Inicialmente procuraremos dar exemplos fictícios de situações nas quais isso ocorre, para em seguida fazermos nossas considerações.
Fato 1: O apresentador descreve um atropelamento ocorrido durante a madrugada. Duas pessoas morreram e o motorista, bêbado, tenta fugir do local, mas é preso. O repórter, já na manhã do dia seguinte, entrevista parentes das vítimas durante o enterro. A imagem volta para o apresentador que descreve o ocorrido como uma “fatalidade” e que agora se espera uma ação da “justiça”. Uma parente da vítima também fala em justiça, mas na “justiça de Deus”.
Fato 2: Em importante cidade brasileira, mais uma vez, ocorre a morte de uma criança, causada por bala perdida. “A tragédia desta família que comove a todos”, diz o repórter presente ao hospital. A apresentadora do telejornal usa os substantivos “tragédia”, “perda”, “drama” e “justiça” com bastante ênfase.
Fato 3: Incêndio destrói parte de uma favela. “Acidente”, “irresponsabilidade”, “autoridades”, são palavras que integram grande parte das manchetes e comentários dos telejornais.
Fato 4: Uma barragem se rompe e inunda uma pequena cidade, matando doze pessoas e destruindo dezenas de quilômetros quadrados de área agrícola e florestal, além de soterrar parte da cidade com resíduos. “Tragédia”, “Fatalidade”.
Fato 5: Um importante museu, localizado em importante cidade, abrigando importante acervo, pega fogo, sendo destruído em grande parte. Mesmos comentários, idem, idem.
O uso dos substantivos (precedidos ou seguidos de adjetivos) é o mesmo quando se trata de descrever outros acidentes, que causaram danos a pessoas ou ao patrimônio, envolvendo grandes empresas, órgãos do governo, personalidades, etc. A impressão que se tem ao assistir a tais coberturas jornalísticas – geralmente televisivas – é que o ocorrido foi um “acidente” ou “uma tragédia”, ou pior, “uma fatalidade”, que não puderam ser evitados. As reais causas não são analisadas e informações são (premeditadamente) omitidas e aqueles que poderiam – ou deveriam – evitar o acontecido, muitas vezes não são sequer mencionados.
Provavelmente a ideia que se quer transmitir ao público é que tudo foi uma “fatalidade”, um grande “acidente”, o que causou a “tragédia”. Os causadores ou culpados ficam cobertos por uma cortina de fumaça. A informação superficial, não analisa o fato em profundidade e não aponta os responsáveis que poderiam ter evitado o ocorrido – a polícia, o departamento de trânsito, serviços sociais, empresas envolvidas, órgãos fiscalizadores, técnicos responsáveis, a justiça, altos executivos de empresas, juízes, etc.

━━━━━━━━━━

» **Tarefa atribuída 1**
Reproduza sem alterações, no trecho sobre a cobertura jornalística de tragédias, tudo o que vai de "Fato 4: Uma" até "comentários, idem, idem.".
» **Tarefa atribuída 2**
Verta para o inglês a seguinte frase do trecho sobre a cobertura jornalística de tragédias: "Os causadores ou culpados ficam cobertos por uma cortina de fumaça."
» **Tarefa atribuída 3**
Dê prosseguimento ao trecho sobre a cobertura jornalística de tragédias a partir da última frase apresentada.
As entradas abaixo provêm de uma fonte distinta da do trecho sobre a cobertura jornalística de tragédias.

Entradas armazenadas

━━━━━━━━━━

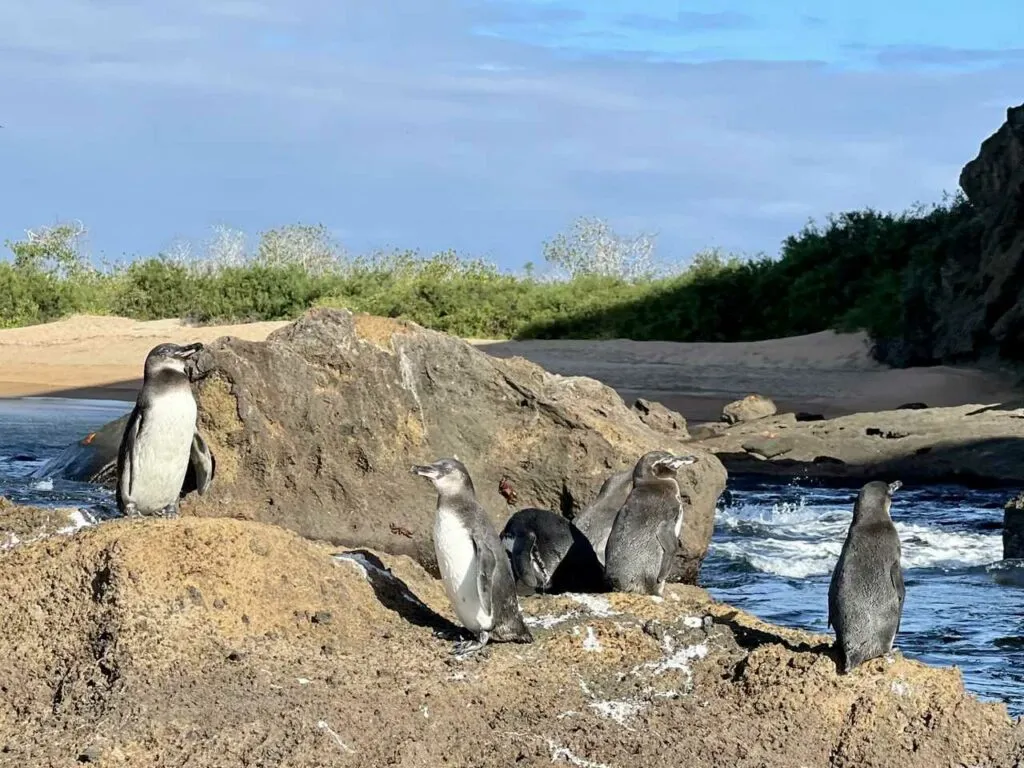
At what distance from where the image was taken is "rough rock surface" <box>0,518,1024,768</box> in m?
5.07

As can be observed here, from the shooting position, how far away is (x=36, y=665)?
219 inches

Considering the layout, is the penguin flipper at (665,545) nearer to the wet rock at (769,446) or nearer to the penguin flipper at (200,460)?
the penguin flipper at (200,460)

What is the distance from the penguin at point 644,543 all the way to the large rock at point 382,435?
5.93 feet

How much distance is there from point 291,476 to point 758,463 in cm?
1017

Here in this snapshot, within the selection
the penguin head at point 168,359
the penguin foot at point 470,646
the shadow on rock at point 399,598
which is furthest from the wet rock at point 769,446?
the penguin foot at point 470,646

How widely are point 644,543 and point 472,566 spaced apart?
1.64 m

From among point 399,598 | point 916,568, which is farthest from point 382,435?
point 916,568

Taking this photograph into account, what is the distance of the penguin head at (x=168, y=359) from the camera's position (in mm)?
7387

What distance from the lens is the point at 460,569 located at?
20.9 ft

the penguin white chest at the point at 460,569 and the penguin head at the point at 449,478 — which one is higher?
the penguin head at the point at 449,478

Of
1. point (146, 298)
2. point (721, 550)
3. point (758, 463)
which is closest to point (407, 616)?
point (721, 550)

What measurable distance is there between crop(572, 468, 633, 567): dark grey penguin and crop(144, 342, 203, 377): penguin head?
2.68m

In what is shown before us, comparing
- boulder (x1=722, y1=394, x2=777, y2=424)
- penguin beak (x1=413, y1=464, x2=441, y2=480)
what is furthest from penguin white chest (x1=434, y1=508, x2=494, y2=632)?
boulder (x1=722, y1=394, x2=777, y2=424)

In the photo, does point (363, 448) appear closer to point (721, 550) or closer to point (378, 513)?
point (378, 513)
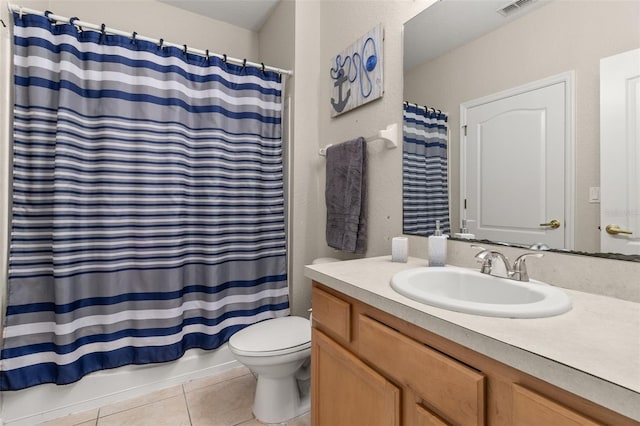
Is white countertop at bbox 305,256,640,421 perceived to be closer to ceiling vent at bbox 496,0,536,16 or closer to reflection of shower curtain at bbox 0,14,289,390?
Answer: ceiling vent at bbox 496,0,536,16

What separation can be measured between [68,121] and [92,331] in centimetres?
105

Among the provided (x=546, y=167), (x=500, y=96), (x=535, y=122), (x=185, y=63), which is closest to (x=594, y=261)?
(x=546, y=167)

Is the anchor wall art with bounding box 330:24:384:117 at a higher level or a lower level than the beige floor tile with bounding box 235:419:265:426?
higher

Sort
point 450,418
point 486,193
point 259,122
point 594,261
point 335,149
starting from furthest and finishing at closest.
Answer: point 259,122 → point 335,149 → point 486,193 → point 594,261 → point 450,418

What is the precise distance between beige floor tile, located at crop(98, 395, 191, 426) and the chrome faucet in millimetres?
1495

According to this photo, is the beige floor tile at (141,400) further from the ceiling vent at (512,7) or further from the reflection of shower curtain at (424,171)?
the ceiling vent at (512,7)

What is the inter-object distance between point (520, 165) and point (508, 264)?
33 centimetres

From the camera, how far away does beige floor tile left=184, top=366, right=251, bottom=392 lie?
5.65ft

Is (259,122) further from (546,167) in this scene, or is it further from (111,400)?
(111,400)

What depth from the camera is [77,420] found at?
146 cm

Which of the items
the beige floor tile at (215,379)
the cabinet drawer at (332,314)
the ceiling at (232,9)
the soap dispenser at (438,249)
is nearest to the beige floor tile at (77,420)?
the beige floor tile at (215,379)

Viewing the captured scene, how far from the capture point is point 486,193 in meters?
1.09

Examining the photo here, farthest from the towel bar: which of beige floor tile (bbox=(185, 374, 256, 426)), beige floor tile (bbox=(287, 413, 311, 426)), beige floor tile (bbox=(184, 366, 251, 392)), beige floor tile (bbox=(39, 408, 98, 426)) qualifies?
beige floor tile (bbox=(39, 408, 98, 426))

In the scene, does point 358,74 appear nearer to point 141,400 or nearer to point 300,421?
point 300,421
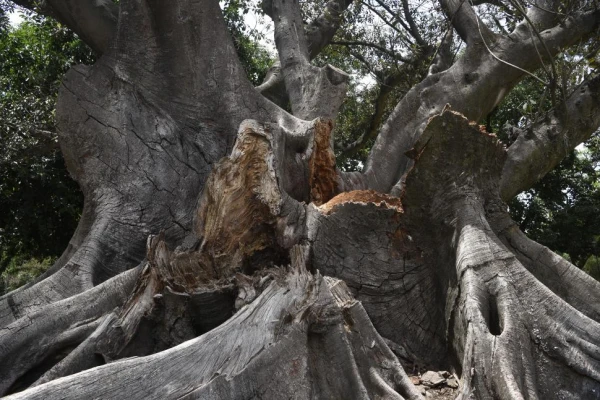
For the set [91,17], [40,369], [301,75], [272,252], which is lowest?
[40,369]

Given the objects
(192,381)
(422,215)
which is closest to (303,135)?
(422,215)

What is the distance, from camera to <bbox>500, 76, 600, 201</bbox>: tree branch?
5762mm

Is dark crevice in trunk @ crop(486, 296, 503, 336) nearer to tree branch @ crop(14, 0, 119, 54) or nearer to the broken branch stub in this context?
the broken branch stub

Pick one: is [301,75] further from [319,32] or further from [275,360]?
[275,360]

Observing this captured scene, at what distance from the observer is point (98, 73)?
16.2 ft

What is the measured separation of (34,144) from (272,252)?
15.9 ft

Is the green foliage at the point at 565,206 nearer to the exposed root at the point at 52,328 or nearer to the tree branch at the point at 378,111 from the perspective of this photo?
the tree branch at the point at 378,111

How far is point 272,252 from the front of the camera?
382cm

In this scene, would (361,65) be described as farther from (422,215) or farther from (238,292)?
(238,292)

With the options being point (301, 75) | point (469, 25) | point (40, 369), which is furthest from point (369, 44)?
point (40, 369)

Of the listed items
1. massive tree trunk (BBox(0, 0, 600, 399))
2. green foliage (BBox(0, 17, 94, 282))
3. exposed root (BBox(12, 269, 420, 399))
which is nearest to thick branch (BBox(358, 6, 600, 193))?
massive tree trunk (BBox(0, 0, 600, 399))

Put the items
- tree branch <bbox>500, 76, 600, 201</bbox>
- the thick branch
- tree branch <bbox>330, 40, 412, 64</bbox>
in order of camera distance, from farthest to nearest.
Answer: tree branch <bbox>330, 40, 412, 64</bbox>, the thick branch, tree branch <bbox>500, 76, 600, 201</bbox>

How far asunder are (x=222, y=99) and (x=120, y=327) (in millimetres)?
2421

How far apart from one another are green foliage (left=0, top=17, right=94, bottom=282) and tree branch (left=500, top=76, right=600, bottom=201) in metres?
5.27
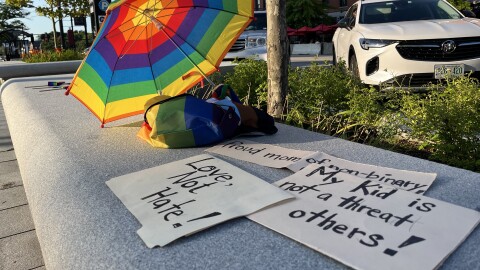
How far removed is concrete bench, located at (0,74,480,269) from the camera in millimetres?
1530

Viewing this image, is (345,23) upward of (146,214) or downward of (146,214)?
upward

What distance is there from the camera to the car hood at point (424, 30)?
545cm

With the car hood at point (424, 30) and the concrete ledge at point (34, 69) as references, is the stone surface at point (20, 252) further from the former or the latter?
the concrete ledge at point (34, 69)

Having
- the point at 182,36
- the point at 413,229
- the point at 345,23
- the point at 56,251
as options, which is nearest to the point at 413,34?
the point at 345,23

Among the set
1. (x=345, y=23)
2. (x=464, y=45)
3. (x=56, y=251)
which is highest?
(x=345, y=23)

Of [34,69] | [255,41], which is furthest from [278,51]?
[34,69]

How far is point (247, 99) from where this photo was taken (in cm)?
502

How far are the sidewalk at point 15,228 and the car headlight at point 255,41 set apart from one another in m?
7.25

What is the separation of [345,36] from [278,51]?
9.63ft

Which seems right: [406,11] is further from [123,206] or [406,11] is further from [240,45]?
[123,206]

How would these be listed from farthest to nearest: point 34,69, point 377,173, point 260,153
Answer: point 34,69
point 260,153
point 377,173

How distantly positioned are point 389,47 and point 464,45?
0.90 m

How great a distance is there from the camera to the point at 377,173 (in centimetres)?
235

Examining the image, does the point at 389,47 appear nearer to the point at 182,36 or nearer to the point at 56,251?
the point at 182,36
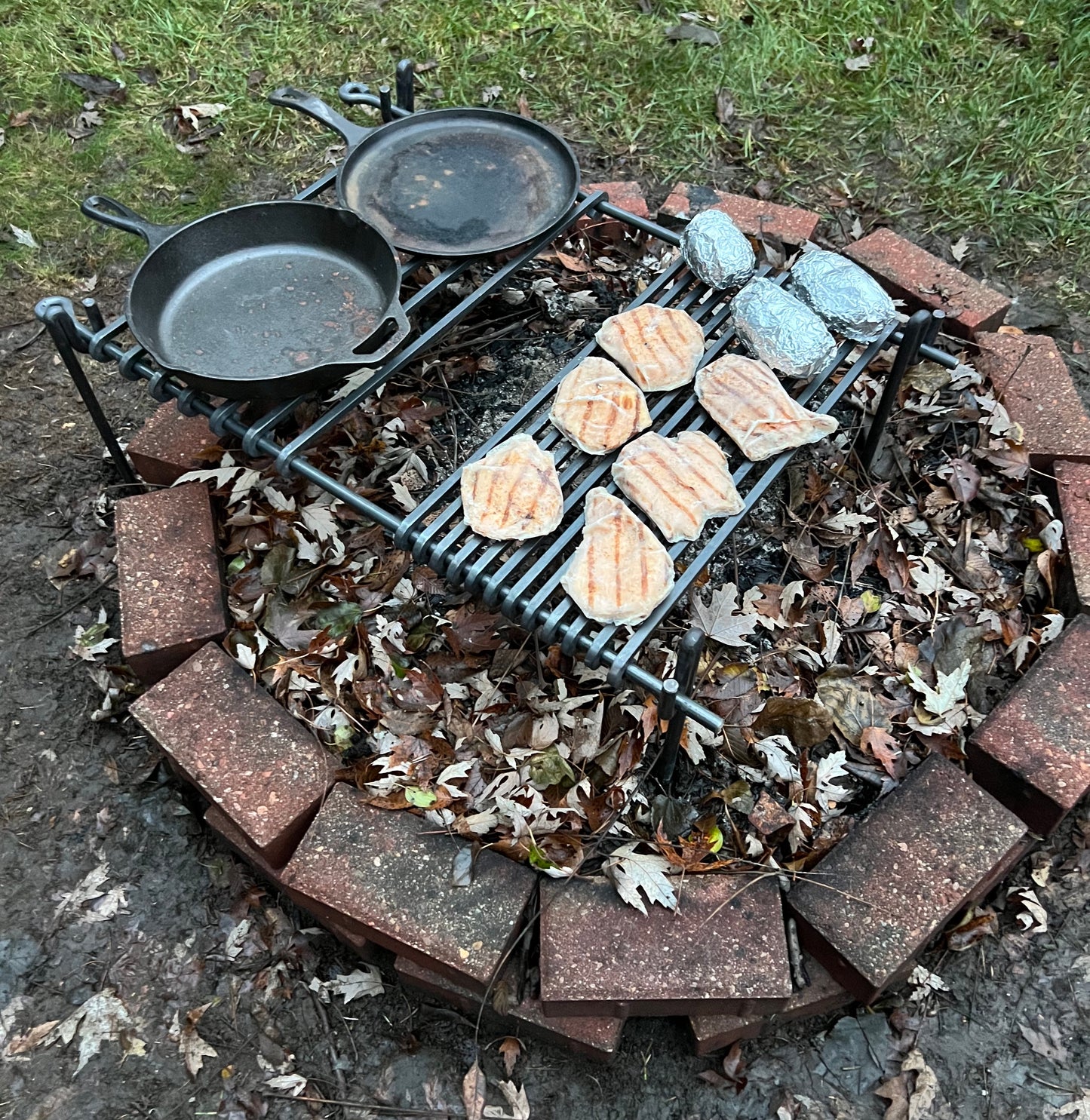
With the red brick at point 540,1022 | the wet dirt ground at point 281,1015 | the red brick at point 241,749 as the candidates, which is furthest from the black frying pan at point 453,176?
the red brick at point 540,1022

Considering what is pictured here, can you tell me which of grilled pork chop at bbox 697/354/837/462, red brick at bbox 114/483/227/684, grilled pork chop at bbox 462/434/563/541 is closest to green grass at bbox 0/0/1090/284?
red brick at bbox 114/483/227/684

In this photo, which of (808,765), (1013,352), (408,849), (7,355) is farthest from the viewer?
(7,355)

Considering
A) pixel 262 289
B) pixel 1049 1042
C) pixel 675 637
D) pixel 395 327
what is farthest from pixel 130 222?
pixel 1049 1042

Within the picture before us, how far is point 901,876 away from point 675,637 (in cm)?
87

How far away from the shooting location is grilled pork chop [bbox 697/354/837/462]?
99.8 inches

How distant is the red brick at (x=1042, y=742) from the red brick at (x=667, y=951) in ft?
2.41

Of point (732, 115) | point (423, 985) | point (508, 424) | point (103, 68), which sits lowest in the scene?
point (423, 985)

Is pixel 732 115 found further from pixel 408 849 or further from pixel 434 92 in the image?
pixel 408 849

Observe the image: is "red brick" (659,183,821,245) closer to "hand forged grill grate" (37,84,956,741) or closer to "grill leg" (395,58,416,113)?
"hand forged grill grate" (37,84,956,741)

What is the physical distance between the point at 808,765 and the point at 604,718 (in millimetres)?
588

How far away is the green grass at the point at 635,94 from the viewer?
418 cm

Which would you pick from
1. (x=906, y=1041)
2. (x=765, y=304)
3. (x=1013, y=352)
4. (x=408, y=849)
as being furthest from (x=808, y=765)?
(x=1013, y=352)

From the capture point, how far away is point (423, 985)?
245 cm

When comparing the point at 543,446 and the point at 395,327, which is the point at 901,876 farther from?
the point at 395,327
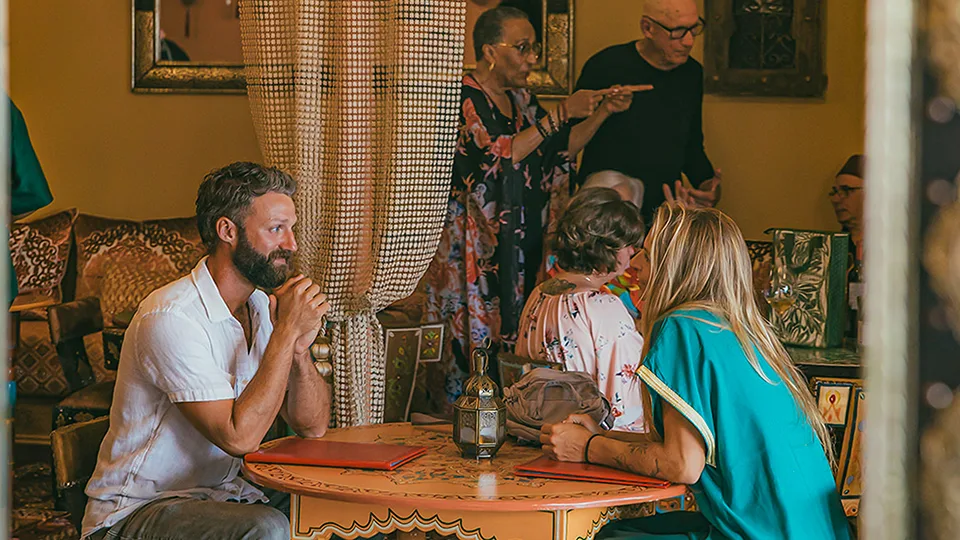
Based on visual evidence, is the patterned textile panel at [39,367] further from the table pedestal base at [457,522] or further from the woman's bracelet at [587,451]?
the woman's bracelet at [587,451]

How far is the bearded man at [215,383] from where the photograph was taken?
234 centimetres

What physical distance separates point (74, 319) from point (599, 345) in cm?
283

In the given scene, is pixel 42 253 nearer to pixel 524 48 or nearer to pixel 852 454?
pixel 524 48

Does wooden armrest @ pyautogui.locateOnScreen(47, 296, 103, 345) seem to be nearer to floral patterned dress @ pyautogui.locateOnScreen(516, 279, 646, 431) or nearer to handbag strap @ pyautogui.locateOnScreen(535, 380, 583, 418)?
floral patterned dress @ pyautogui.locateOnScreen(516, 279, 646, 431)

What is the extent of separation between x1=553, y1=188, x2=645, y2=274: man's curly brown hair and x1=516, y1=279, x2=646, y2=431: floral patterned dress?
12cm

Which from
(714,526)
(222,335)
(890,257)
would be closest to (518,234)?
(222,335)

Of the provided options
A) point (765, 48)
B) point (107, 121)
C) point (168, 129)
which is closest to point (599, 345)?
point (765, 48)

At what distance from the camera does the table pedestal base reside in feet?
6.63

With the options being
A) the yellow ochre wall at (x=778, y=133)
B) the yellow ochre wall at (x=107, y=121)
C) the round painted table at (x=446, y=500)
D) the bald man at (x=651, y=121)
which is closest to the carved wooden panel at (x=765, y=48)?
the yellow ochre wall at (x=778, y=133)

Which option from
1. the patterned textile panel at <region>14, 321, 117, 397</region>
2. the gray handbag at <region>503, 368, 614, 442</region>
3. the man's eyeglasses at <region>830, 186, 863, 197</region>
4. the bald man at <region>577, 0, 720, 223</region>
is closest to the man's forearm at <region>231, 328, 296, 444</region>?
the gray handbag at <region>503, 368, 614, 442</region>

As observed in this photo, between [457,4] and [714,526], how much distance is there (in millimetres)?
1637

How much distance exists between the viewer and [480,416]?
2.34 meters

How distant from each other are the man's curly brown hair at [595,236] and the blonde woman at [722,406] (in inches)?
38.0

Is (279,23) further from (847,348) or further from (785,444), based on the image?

━━━━━━━━━━

» **Resposta 1**
Fato 4: Uma barragem se rompe e inunda uma pequena cidade, matando doze pessoas e destruindo dezenas de quilômetros quadrados de área agrícola e florestal, além de soterrar parte da cidade com resíduos. “Tragédia”, “Fatalidade”.
Fato 5: Um importante museu, localizado em importante cidade, abrigando importante acervo, pega fogo, sendo destruído em grande parte. Mesmos comentários, idem, idem.

» **Resposta 2**
Those who caused it or are to blame remain hidden behind a smoke screen.

» **Resposta 3**
As origens de tal procedimento provavelmente encontram-se no período ditatorial, quando notícias “negativas”, que pudessem causar comoção social, não eram tratadas em detalhes, quando muito veiculadas. Esta forma de cobrir jornalisticamente os fatos, sem apontar-lhes as causas, os prováveis causadores, seja por ação ou omissão, propicia um clima de impunidade e não permite que a sociedade possa aprender com tais acidentes e implantar práticos que possam evita-los no futuro.
Diferente de outras culturas que procuram tratar tais fatos de maneira científica, identificando causas, fatores relevantes e culpados a fim de prevenir novas ocorrências, tais acontecimentos ainda são abordados quase como se fossem acontecimentos misteriosos ou sobrenaturais – o que muito interessa e beneficia os reais responsáveis por tais ocorrências.
Ainda é grande a diferença entre o jornalismo televisivo praticado por muitos veículos no Brasil e o que ocorre em outros lugares, principalmente a Europa. Lembro-me de ter visto a ação de um repórter do jornal Guardian, preparando uma matéria para inserção televisiva. Sua entrevista seria com um dos grandes executivos da Shell. A maneira como o jornalista colocava suas perguntas, fazia lembrar uma luta de box, na qual o executivo estava encurralado no canto do ringue. Enquanto isso, aqui no Brasil, entrevistas semelhantes são conduzidas com tudo cuidado, de maneira a não colocar o entrevistado em má situação.